I notice that Chris' article starts with a lengthy report about a fictional work - something that never happened - as though it is telling evidence about real life or the mentality/actions of some real person (or people).

Folks, I know that method has a long history in Objectivism - going back to Rand and her circle talking about the Atlas characters' experiences with similar enthusiasm.  But it's a non-objective method, a favorite of collectivists and subjectivists (both Right and Left).  Objectivists should cut it out.

Here are some more of my reactions as I tried to follow the essay.

The central section appears to be a lengthy report on more fictions - such as movies and the "Left Behind" series.  Could be interesting if it were a cultural analysis piece, but all the sudden, we veer into a weird detour on the policies of George W. Bush.

Oops, turns out that it's not a detour - it's the main point of the essay.  OK, well, again, if it's a policy piece, why bring in long, drawn-out citations of fictional works that Bush and his advisors have not even read (so far as we know)?

Chris then asserts that Bush's alleged "'Christian triumphalism' is a serious component in his 'case for war'".  Such is obviously false.  I have NEVER seen Bush cite Christianity, nor a clash of religions/civilizations, as part of the case for the War on Terror.  Indeed, Bush has gone to great lengths to show the opposite.  After 9-11, Bush made a point of very publicly meeting and worshipping with Muslims in the United States, to show that religious triumphalism is not OK and not part of the WoT, at least in Bush's mind.  Bush is also known to be respectful of other religions/views in private.  Going back to the public, in many speeches Bush has made it clear that the WoT is not about the triumph of a religion or civilization, but rather, about the triumph of all civilization (or civilization per se) over pure hatred.  We can go on to argue about how good the Iraq war is in the general WoT, but we should all be able to get behind that much.

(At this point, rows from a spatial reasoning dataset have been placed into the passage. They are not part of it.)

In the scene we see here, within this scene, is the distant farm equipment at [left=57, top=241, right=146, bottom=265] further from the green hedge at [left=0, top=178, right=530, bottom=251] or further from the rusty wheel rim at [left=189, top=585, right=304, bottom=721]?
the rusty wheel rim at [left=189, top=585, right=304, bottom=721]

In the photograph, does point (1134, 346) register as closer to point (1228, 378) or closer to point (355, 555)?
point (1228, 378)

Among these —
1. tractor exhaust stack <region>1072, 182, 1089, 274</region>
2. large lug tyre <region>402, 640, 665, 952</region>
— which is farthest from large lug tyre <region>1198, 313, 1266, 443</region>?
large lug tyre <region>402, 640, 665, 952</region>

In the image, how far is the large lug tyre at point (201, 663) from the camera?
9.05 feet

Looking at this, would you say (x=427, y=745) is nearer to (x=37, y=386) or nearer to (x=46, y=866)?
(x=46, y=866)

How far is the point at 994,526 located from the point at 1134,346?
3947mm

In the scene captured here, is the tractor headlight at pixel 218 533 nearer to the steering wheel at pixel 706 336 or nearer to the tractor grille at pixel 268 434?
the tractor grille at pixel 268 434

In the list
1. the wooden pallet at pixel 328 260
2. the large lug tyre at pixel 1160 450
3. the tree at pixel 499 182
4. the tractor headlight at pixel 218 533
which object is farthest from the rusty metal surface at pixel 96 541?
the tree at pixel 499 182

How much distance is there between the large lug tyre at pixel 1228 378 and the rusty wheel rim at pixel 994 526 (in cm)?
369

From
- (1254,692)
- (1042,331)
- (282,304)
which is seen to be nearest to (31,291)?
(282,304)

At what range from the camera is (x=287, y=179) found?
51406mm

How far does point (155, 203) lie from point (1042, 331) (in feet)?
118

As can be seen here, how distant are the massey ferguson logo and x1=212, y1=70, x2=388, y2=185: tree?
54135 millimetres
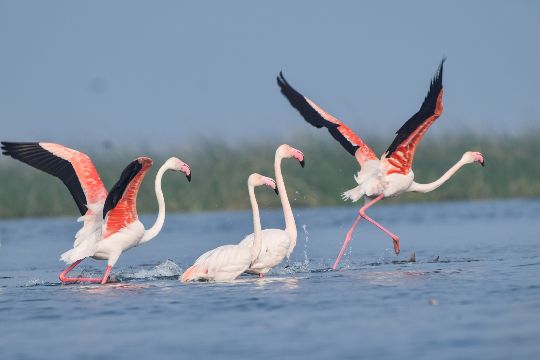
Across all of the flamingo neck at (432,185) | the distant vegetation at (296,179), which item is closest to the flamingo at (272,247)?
the flamingo neck at (432,185)

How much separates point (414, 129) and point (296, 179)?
435 inches

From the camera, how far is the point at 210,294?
38.7 ft

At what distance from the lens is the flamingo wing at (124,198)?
12600mm

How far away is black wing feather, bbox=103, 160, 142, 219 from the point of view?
1244 centimetres

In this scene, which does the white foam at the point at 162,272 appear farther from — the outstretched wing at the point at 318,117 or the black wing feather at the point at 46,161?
the outstretched wing at the point at 318,117

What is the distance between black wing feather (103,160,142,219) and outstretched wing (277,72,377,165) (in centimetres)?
290

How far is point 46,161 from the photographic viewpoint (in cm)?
1433

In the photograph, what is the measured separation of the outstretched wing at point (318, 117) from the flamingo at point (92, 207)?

Then Chris goes on to quote Bush's desire to use his Presidential office to try to influence the U.S. back in the direction of moral values, such as personal responsibility.  Errr...as if that's a bad thing?  As if a society of personal responsibility is something which Objectivists and rational libertarians aren't fervently wishing for?

Toward the end, we are given the highlighted ramblings of that confused Presidential offspring, Ron Reagan Jr., a man who trades on the honor of the Reagan name (no one would listen to him without it), while reportedly never attending events where real people affirm or grant that name's honor (such as multiple events in dedicating the Reagan aircraft carrier).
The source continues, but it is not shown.